The world’s news headlines have been horrifying: Vital equipment is in short supply, forcing doctors to make battlefield decisions about who lives and who dies; long lines of sick people wait in vain for a test or a hospital bed; empty businesses, stores, bars and restaurants are bringing local economies the world over to a grinding halt; and there has been a grim accounting of which countries are hardest hit by the COVID-19 pandemic, with the US surging ahead of China, home to the original outbreak.
In Europe, the pandemic has hit especially hard in Italy, which has been on national lockdown since March 9 in an attempt to slow the spread of the coronavirus.
As of yesterday, Italy had reported 115,242 confirmed cases of COVID-19. At least 13,915 Italians, mostly in the northern Lombardy region, had so far died of the coronavirus.
Milan, the regional capital, is more than a mainstay of Italy’s economy. The once bustling city is inextricably linked to the European project and is a crucial driver of the European economy as a whole.
Yet, as the death toll rises and the region sees transmission rates higher than anywhere else on the continent, the EU and its member states have been slow to step up in any meaningful way and show solidarity with their ailing neighbor.
Instead, EU member states have closed borders and turned inward. Italy’s plight was made worse by the border closures, which cut off much-needed supplies and medical equipment.
Governments have engaged in petty squabbles, appearing more concerned about their own economic advantage. Representatives of some northern
European countries have appeared to challenge Italy’s economic decisions, and seem to care more about knowing how Italy plans to pay back debts than they do about the death toll and economic downturn.
At a time when the continent, and indeed the entire world, is facing public health and economic crises of historic proportions, Europe is a house divided, in danger of possible territorial dissolution. If Brexit united the remaining 27 member states and removed the specter of exit from the European arena, the coronavirus has put it back on the agenda.
The EU has a responsibility to its member states and its people to use any and all financial instruments at its disposal, or to create new ones, to ensure that Italy and the eurozone can weather — and ultimately rebound from — the crisis.
This requires abandoning habitual reliance on an outdated governance model predicated on the absence of any common financial resources in a monetary union. If Italy fails, the price for the European economy — indeed, for the European project itself — would be much higher than the price of breaking one fiscal rule or another during a time of grave peril.

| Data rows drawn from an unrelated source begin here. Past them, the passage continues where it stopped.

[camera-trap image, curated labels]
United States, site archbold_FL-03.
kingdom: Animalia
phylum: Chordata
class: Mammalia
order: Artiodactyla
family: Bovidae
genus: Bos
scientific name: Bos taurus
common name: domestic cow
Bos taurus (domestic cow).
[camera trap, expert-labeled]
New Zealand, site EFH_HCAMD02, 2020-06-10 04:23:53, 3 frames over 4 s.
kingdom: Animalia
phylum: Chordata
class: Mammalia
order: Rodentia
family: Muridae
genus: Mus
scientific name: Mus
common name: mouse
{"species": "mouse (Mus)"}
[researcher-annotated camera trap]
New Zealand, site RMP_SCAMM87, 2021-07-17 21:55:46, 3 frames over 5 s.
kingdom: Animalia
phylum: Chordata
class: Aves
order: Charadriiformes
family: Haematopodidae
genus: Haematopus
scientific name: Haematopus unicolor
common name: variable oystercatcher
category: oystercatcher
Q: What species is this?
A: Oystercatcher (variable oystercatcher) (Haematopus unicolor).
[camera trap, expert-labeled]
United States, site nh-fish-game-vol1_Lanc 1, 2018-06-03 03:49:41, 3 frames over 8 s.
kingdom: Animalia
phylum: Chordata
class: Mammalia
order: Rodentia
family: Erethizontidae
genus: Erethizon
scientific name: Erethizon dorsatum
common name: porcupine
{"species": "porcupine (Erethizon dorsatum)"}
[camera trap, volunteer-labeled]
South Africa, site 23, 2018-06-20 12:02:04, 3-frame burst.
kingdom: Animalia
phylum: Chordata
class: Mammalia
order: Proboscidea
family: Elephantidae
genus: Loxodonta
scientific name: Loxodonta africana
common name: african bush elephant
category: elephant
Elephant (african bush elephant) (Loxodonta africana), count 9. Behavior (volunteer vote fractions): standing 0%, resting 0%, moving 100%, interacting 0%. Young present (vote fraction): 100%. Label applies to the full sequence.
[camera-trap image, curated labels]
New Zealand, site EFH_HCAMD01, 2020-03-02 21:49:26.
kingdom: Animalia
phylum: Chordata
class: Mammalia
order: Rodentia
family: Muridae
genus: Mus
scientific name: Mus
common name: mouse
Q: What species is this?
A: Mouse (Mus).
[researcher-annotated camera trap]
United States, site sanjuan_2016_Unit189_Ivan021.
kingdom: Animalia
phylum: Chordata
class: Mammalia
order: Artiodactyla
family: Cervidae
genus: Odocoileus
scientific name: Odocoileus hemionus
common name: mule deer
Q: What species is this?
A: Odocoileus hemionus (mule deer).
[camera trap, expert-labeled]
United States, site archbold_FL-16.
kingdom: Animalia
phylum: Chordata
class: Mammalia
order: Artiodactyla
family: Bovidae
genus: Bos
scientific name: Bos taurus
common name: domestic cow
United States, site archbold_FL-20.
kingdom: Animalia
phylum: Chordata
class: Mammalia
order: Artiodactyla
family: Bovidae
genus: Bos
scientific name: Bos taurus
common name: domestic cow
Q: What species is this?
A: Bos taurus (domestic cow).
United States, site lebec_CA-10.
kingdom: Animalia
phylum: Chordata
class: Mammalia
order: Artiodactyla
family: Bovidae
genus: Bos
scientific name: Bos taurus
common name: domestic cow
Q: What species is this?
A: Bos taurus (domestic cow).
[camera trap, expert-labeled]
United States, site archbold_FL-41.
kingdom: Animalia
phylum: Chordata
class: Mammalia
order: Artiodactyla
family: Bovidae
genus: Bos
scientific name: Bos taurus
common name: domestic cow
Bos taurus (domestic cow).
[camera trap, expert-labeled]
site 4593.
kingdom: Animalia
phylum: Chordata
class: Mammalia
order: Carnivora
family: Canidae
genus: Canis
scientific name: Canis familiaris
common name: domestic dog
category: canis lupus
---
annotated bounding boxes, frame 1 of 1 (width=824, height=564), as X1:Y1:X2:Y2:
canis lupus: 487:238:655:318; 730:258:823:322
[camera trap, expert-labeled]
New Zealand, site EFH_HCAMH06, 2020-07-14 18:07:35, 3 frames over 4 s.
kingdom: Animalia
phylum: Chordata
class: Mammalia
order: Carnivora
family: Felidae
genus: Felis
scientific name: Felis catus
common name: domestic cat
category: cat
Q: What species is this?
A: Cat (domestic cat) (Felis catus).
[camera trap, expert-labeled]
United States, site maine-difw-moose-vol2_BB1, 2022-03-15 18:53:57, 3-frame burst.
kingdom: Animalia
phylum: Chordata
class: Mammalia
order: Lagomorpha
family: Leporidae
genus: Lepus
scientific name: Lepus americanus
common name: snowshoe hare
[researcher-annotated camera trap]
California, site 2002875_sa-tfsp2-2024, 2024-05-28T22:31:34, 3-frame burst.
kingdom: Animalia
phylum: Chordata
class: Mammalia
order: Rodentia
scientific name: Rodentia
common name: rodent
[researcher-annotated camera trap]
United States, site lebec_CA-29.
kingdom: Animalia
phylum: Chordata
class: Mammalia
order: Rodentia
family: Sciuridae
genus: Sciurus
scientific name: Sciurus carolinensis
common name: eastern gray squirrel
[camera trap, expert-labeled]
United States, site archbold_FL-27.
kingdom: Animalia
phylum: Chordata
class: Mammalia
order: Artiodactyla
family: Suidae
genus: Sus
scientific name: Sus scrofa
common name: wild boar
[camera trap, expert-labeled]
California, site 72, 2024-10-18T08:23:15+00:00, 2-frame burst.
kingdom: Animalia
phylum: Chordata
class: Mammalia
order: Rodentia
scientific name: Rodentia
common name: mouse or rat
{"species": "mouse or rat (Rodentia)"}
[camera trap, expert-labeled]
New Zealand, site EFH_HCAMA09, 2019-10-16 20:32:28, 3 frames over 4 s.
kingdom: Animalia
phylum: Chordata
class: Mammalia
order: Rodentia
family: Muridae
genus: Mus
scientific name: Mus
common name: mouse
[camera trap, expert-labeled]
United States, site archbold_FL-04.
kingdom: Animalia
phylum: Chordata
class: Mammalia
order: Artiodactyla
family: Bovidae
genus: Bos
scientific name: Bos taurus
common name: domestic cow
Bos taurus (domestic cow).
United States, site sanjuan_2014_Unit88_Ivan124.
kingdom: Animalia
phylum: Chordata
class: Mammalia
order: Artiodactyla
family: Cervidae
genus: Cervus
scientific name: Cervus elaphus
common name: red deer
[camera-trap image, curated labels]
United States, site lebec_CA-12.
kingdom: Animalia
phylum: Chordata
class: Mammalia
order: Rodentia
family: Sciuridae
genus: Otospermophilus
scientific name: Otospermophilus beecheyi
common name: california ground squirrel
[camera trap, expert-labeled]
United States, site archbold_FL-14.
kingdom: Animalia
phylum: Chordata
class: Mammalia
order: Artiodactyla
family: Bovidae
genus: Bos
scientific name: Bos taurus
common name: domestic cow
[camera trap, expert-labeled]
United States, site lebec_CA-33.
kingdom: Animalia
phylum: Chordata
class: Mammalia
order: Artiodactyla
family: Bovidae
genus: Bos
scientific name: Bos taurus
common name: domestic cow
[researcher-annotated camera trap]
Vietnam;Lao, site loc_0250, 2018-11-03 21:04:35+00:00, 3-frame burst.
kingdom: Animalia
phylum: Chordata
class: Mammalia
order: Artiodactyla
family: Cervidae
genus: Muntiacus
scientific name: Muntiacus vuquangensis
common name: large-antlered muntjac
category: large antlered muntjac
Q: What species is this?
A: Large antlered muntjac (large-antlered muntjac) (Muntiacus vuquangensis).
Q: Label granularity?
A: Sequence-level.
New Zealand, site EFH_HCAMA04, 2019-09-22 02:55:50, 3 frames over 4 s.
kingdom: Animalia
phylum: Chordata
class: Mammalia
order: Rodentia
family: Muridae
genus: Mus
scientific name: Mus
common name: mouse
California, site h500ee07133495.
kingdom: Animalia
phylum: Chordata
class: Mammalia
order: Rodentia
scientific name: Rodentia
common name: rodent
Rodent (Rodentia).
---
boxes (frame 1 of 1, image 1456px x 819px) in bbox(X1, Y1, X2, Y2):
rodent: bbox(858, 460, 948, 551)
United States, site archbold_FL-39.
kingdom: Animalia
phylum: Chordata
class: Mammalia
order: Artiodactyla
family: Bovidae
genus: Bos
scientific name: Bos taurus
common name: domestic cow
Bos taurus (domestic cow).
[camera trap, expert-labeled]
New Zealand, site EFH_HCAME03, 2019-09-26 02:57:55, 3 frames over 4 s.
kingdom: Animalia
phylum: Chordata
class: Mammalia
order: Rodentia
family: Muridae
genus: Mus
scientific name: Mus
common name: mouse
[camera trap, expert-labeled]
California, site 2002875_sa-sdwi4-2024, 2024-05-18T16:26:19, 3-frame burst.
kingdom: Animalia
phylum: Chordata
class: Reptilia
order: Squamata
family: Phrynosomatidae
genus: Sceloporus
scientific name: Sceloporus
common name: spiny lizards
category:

Before last week’s European Council virtual summit, a group of nine European countries, including southern countries such as Portugal and Slovenia, called for a Eurobond and the mutualization of common debt.
Europe’s financial institutions were tasked at the summit with making proposals that might possibly ease the pressure on individual heads of government — most of whom are preoccupied with domestic opposition.
At the same time, some of Italy’s most authoritarian and extreme political figures seized the moment to rally against the EU and put an Italian exit from the euro and the eurozone itself on the table.
With US President Donald Trump’s administration retreating from the post-war transatlantic alliance, the EU has been given the chance to make good on its expressed commitment to values, rights and multilateral cooperation, and assert itself as a global leader.
However, it has not risen to the challenge. While Europe’s future looks bleak, it is not too late for European institutions and governments to change course.
The EU cannot afford to lose Italy or to go through the pandemic without a meaningful response. All countries and economies in the eurozone would suffer as a result.
My father, George Soros, lived through some of the most heinous crimes of the past century, and emerged from that experience with a deep and abiding belief in the necessity of the European project. I am proud of his long record of using his philanthropic institutions to promote a better tomorrow for Europe and the world.
That is why it should be no surprise that the organization he founded, the Open Society Foundations, is stepping in to help Italy at this crucial moment by pledging 1 million euros (US$1.08 million) to the city of Milan to support the hard work of aiding its most vulnerable and rebuilding its economy, health and spirit in the months ahead.
To be sure, some EU countries — with some delays — have also sent medical supplies and many Italians have donated to the national effort to counter the crisis. Just days after getting the nod to begin EU membership talks, Albania displayed real European solidarity by dispatching a 30-strong contingent of doctors to northern Italy.
I hope that many others will follow that example and offer a helping hand to the areas hit hardest by COVID-19. Coming on the heels of a similar gift to the city of Budapest, such a helping hand is one of a series of interventions that the Open Society Foundations plan to launch in the coming days in response to the pandemic.
Alexander Soros is deputy chairman of the Open Society Foundations.